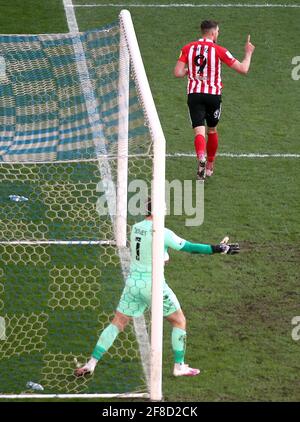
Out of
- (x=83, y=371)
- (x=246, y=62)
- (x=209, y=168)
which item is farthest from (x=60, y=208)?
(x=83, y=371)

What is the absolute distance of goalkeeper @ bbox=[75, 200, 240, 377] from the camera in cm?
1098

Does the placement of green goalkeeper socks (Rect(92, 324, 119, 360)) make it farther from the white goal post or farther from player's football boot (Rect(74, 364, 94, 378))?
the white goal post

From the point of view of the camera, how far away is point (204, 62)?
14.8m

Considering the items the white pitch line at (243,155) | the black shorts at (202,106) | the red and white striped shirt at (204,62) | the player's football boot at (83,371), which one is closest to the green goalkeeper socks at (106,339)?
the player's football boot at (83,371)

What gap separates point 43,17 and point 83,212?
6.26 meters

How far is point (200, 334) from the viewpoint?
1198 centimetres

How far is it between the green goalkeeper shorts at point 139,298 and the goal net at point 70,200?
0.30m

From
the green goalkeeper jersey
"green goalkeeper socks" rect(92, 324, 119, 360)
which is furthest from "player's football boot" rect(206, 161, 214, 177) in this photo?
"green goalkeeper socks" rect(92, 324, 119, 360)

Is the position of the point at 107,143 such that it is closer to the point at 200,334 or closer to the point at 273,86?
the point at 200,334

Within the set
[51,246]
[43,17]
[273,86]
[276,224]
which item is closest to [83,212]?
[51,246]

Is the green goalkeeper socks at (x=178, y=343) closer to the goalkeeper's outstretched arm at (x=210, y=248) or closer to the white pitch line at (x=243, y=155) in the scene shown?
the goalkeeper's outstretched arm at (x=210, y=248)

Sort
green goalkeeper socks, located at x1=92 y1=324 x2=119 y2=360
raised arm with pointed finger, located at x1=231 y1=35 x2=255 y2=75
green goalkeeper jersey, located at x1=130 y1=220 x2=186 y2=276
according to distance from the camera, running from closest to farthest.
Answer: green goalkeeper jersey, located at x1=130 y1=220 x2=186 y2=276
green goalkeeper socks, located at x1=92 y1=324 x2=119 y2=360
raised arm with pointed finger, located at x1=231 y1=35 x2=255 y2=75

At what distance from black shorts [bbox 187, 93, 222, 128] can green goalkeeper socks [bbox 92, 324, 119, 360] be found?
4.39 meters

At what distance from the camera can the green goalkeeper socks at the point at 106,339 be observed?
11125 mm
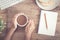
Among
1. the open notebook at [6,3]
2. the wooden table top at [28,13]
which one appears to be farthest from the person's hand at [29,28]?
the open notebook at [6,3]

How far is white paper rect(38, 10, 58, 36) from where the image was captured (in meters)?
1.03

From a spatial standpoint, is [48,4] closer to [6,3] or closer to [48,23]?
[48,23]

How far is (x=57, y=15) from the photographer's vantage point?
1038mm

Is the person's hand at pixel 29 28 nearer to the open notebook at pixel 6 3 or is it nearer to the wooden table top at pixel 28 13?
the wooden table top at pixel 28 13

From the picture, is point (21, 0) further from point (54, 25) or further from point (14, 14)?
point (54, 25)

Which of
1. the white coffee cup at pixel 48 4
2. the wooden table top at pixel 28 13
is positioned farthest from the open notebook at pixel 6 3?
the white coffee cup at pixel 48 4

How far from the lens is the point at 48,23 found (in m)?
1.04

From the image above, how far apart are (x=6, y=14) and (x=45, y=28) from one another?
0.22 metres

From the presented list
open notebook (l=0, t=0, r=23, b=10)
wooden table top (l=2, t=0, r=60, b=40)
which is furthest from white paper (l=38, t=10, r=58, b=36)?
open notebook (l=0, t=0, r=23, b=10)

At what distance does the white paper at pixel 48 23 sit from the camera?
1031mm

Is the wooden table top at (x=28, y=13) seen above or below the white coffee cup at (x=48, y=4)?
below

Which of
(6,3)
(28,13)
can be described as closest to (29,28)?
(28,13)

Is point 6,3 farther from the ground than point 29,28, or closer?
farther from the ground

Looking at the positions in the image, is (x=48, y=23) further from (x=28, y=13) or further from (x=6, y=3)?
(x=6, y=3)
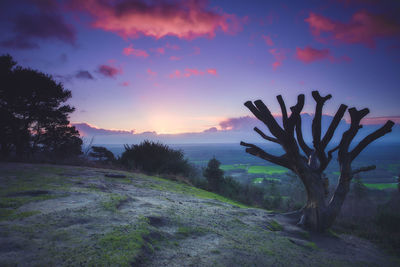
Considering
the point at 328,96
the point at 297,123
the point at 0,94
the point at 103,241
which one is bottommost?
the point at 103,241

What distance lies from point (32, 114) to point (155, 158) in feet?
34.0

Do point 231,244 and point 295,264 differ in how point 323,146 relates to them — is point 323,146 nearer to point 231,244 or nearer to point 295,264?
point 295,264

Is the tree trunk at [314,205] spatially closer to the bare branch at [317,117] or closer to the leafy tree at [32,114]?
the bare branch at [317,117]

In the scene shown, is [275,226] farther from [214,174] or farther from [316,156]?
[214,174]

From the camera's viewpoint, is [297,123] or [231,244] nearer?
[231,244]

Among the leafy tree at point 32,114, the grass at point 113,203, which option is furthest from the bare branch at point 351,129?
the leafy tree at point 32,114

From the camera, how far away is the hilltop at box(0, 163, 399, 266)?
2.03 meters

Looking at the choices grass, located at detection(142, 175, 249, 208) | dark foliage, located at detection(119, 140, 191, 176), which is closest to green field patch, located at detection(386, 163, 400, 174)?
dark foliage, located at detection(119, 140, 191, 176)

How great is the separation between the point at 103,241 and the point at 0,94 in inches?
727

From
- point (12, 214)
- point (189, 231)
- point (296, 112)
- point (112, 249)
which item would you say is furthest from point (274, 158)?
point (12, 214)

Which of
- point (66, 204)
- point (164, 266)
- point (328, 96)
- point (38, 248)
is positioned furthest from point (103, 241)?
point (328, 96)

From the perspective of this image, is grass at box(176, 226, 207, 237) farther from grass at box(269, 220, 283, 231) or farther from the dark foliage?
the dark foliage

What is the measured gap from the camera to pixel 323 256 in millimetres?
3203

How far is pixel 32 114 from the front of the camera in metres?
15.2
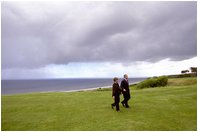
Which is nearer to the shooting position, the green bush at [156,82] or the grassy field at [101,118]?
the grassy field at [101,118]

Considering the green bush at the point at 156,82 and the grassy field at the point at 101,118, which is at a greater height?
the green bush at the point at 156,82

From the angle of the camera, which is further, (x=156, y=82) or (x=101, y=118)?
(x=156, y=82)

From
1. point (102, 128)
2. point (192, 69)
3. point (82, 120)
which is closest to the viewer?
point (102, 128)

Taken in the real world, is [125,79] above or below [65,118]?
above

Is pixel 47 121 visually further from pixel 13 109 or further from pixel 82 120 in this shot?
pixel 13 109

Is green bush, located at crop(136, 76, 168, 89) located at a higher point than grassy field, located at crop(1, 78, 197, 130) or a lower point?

##############################

Instruction:
Render the lines starting at the one containing "At what distance from black" and ending at the one containing "0.22 metres", both included, as a Markdown table with the columns Line and Text. Give each line a number in Line, and leave out blank lines and pictures.

Task solution:
| Line | Text |
|---|---|
| 1 | At what distance from black shorts [bbox 187, 93, 222, 128] can green goalkeeper socks [bbox 92, 324, 119, 360] be found? |
| 2 | 4.39 meters |
| 3 | At what distance from the camera can the green goalkeeper socks at the point at 106,339 be observed? |
| 4 | 11125 mm |
| 5 | Among |
| 6 | 1. the open notebook at [6,3] |
| 7 | 2. the wooden table top at [28,13] |
| 8 | which one appears to be farthest from the person's hand at [29,28]? |
| 9 | the open notebook at [6,3] |
| 10 | How far is white paper rect(38, 10, 58, 36) from where the image was captured (in meters)? |
| 11 | 1.03 |
| 12 | From a spatial standpoint, is [48,4] closer to [6,3] or closer to [48,23]? |
| 13 | [48,23] |
| 14 | How far is (x=57, y=15) from the photographer's vantage point? |
| 15 | 1038mm |
| 16 | Is the person's hand at pixel 29 28 nearer to the open notebook at pixel 6 3 or is it nearer to the wooden table top at pixel 28 13? |
| 17 | the wooden table top at pixel 28 13 |
| 18 | From the picture, is point (21, 0) further from point (54, 25) or further from point (14, 14)? |
| 19 | point (54, 25) |
| 20 | Which of |
| 21 | 1. the white coffee cup at pixel 48 4 |
| 22 | 2. the wooden table top at pixel 28 13 |
| 23 | is positioned farthest from the open notebook at pixel 6 3? |
| 24 | the white coffee cup at pixel 48 4 |
| 25 | How far from the lens is the point at 48,23 found (in m)? |
| 26 | 1.04 |
| 27 | From the image above, how far apart are (x=6, y=14) and (x=45, y=28) from one another? |
| 28 | 0.22 metres |